▶ Source document:
-*-*-
CHAPTER 7
Noise Reduction
CHAPTER CONTENTS
Why is Noise Reduction Required?
Line-Up of Noise Reduction Systems
Much of the material contained in this chapter could be regarded as historical given the widespread adoption of digital recording and processing, but the justification given at the beginning of the last chapter for its continued inclusion requires that its partnering chapter, also in reduced form, should hold a place in this edition. Noise reduction techniques have been applied to analog tape machines of all formats, radio microphones, radio transmission and reception, land lines, satellite relays, gramophone records and even some digital tape machines. The general principles of operation will be outlined, followed by a discussion of particular well-known examples. Detailed descriptions of some individual systems are referred to in the ‘Further reading’ list at the end of this chapter.
WHY IS NOISE REDUCTION REQUIRED?
A noise reduction system, used correctly, reduces the level of unwanted signals introduced in a recording-replay or transmission-reception process (see Figure. 7.1). Noise such as hiss, hum and interference maybe introduced, as well as, say, print-through in analog recording, due to imperfections in the storage or transmission process. In communications, a signal sent along a land line may be prone to interference from various sources, and will therefore emerge with some of this interference signal mixed with it.
-*-*-
▶ Data listing:
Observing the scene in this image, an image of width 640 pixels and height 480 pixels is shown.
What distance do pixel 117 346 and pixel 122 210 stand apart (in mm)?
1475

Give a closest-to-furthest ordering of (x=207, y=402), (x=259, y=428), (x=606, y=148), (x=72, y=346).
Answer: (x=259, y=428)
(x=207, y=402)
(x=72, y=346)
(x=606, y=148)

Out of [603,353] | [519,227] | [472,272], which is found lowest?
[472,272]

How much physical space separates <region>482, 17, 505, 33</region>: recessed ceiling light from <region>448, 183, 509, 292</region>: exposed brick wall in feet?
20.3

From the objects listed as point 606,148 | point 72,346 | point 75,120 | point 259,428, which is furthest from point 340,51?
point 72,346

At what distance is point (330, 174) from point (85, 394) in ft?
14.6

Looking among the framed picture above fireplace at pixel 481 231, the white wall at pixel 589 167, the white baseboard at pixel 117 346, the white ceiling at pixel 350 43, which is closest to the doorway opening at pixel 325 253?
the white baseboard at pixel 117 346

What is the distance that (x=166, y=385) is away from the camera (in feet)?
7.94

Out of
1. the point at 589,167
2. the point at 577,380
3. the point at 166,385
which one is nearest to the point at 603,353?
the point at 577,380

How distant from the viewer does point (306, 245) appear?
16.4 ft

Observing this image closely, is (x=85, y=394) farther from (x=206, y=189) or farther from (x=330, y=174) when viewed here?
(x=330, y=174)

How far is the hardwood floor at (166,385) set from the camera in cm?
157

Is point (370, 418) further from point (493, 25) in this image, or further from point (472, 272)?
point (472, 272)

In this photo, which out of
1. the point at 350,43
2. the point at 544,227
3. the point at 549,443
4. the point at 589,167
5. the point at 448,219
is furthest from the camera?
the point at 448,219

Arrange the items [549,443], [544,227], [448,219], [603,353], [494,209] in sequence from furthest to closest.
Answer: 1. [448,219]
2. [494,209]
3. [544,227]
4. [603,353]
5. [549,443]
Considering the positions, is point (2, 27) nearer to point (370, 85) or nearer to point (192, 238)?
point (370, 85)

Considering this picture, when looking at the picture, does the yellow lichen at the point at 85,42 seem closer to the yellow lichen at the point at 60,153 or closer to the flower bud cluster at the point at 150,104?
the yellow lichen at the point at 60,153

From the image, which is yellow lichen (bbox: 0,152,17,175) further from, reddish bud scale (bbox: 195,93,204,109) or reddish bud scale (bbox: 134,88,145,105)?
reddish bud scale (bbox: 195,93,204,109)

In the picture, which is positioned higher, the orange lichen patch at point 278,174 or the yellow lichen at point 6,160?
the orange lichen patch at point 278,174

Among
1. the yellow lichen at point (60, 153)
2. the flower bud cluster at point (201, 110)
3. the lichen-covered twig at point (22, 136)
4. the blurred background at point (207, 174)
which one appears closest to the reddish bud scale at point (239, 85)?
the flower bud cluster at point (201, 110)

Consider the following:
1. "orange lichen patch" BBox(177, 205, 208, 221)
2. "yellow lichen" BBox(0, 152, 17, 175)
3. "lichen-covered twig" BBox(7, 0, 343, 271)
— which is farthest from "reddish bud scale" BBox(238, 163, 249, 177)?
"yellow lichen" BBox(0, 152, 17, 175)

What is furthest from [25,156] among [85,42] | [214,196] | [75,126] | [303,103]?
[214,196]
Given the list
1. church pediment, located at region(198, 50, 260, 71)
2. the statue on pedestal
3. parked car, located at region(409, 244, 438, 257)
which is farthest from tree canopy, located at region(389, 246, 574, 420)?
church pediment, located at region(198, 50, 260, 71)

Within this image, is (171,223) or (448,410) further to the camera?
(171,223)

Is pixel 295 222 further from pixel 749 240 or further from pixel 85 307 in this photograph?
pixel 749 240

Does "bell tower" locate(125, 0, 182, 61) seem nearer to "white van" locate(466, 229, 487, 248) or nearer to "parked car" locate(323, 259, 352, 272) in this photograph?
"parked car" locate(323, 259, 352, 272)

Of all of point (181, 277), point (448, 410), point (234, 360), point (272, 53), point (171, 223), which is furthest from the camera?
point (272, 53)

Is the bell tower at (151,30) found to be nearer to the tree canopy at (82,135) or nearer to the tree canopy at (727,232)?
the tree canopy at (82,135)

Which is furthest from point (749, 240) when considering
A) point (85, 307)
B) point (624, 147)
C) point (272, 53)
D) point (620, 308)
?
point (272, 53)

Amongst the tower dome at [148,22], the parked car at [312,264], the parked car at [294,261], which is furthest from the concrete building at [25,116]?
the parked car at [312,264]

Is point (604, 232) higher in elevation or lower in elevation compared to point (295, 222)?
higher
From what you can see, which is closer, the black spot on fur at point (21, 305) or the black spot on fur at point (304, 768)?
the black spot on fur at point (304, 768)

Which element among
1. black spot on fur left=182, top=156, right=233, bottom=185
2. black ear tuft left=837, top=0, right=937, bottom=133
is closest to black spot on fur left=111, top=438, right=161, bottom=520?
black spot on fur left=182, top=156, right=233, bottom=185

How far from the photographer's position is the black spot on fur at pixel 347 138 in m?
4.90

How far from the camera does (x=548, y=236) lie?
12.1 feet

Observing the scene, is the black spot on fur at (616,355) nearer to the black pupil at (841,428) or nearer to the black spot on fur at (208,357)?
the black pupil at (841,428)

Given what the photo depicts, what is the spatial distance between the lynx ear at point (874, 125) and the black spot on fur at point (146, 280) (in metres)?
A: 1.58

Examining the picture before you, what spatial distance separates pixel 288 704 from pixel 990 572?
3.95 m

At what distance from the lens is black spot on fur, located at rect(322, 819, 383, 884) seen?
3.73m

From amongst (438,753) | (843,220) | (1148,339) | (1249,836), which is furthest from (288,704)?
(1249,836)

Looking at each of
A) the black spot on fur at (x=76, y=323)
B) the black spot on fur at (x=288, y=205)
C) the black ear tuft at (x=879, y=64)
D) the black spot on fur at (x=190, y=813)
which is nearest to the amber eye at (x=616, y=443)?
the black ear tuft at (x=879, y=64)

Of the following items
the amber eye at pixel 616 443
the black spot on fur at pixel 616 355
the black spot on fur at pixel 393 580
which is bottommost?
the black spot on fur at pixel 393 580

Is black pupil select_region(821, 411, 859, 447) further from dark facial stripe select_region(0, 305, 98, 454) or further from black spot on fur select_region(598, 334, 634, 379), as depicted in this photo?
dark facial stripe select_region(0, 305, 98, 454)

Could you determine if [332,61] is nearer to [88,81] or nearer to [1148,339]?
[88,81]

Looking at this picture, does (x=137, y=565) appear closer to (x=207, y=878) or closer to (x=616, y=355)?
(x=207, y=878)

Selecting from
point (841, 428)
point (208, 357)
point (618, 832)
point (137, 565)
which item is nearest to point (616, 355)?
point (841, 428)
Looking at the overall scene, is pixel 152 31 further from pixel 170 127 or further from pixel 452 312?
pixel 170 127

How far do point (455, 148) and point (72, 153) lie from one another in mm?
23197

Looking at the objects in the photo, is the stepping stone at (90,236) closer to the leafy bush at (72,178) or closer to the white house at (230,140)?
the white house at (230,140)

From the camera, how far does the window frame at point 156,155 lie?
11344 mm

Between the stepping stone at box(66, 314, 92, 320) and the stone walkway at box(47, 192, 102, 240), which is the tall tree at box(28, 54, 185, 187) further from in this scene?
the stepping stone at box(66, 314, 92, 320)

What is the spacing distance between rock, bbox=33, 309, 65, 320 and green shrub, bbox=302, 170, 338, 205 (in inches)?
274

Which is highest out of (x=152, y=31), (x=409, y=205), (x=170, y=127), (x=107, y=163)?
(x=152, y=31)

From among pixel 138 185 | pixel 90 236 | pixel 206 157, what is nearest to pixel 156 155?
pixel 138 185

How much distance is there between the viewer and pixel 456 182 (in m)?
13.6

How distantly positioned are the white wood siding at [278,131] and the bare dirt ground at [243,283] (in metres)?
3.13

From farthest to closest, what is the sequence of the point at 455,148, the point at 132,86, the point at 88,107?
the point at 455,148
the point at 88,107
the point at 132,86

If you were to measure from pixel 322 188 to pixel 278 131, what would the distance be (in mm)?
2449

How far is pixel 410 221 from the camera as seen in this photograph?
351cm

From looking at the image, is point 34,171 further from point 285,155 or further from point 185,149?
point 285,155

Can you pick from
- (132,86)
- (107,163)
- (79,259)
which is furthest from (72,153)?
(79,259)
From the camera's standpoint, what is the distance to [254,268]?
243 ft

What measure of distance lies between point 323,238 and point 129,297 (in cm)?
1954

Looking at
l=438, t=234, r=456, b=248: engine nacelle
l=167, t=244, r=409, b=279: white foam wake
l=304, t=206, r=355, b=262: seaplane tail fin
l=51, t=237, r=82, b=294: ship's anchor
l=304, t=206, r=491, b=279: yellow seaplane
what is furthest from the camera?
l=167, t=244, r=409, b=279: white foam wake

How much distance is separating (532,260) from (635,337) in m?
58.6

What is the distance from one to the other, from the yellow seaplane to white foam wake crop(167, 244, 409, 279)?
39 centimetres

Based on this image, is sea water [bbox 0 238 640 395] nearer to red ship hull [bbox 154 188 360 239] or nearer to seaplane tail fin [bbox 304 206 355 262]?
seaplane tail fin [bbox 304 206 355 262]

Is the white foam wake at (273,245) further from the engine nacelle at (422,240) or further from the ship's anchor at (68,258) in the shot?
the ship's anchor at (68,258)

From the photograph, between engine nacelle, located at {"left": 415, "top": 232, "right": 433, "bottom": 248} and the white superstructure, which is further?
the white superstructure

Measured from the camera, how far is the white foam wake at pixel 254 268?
-*-*-
▶ Exercise directions: Carry the noise reduction chapter forward by writing what comes after its final sentence.

▶ Written response:
High-quality radio microphone systems routinely incorporate noise reduction in the form of variable ratio compression and expansion, and this can make previously unacceptably noisy reception conditions (weak signal strength coming into the receiver requiring high RF gain with its attendant high noise level) usable.
METHODS OF REDUCING NOISE
Variable pre-emphasis
Pre-emphasis (see Fact File 7.1) is a very straightforward solution to the problem of noise reduction, but is not a panacea. Many sound sources, including music, have a falling energy content at high frequencies, so lower-level HF signals can be boosted to an extent without too much risk of saturating the tape. But tape tends to saturate more easily at HF than at LF (see the previous chapter), so high levels of distortion and compression would result if too much pre-emphasis were applied at the recording stage. What is needed is a circuit which senses the level of the signal on a continuous basis, controlling the degree of pre-emphasis so as to be non-existent at high signal levels but considerable at low signal levels (see Figure. 7.2). This can be achieved by incorporating a filter into a side-chain which passes only high-frequency, low-level signals, adding this component into the unpreemphasized signal. On replay, a reciprocal de-emphasis circuit could then be used. The lack of noise reduction at high signal levels does not matter, since high-level signals have a masking effect on low-level noise (see Fact File 2.3).
Such a process may be called a compansion process, in other words a process which compresses the dynamic range of a signal during recording and expands it on replay. The variable HF emphasis described above is an example of selective compansion, acting only on a certain band of frequencies. It is most important to notice that the decoding stage is an exact mirror image of the encoding process, and that it is not possible to use one without the other. Recordings not encoded by a noise reduction system cannot simply be passed through a decoder to reduce their noise. Similarly, encoded tapes sound unusual unless properly decoded, normally sounding overbright and with fluctuations in HF level.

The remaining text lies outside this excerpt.